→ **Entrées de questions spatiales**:
* * * * * * *

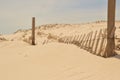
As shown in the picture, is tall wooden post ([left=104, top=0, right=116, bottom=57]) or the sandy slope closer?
the sandy slope

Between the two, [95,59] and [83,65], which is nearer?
[83,65]

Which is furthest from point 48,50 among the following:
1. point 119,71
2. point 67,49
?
point 119,71

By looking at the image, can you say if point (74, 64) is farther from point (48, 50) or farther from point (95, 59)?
point (48, 50)

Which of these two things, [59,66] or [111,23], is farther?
[111,23]

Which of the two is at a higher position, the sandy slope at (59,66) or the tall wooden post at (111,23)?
the tall wooden post at (111,23)

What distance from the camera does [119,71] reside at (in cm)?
468

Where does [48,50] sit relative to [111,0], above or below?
below

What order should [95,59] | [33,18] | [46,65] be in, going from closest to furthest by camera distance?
[46,65] → [95,59] → [33,18]

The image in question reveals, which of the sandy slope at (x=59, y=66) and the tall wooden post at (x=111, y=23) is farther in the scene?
the tall wooden post at (x=111, y=23)

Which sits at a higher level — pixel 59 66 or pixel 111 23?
pixel 111 23

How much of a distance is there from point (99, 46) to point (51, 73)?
2834 mm

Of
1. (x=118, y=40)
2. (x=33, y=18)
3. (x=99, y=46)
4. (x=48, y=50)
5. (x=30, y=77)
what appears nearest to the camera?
(x=30, y=77)

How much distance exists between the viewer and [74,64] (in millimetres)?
4922

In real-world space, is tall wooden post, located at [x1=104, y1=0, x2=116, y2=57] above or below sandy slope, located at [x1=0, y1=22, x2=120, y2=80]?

* * * * * * *

→ **Objectif de l'exercice**:
Veuillez recopier à l'identique les lignes des données, depuis la ligne contenant « Which of these » jusqu'à la fin des données, ces deux extrémités comprises.

→ **Réponse complète**:
Which of these two things, [59,66] or [111,23], is farther?
[111,23]

Which of the two is at a higher position, the sandy slope at (59,66) or the tall wooden post at (111,23)?
the tall wooden post at (111,23)

What distance from the camera does [119,71] reside at (in cm)?
468

Where does [48,50] sit relative to [111,0], above or below?
below

What order should [95,59] | [33,18] | [46,65] be in, going from closest to furthest by camera distance?
[46,65] → [95,59] → [33,18]

The image in question reveals, which of the sandy slope at (x=59, y=66) and the tall wooden post at (x=111, y=23) is farther in the scene?
the tall wooden post at (x=111, y=23)

Which sits at a higher level — pixel 59 66 or pixel 111 23?
pixel 111 23

How much of a distance is there from point (99, 46) to point (51, 73)?
2834 mm

Of
1. (x=118, y=40)
2. (x=33, y=18)
3. (x=99, y=46)
4. (x=48, y=50)
5. (x=30, y=77)
what appears nearest to the camera?
(x=30, y=77)

How much distance exists between the viewer and [74,64] (in millimetres)?
4922

In real-world space, is tall wooden post, located at [x1=104, y1=0, x2=116, y2=57] above or below sandy slope, located at [x1=0, y1=22, x2=120, y2=80]?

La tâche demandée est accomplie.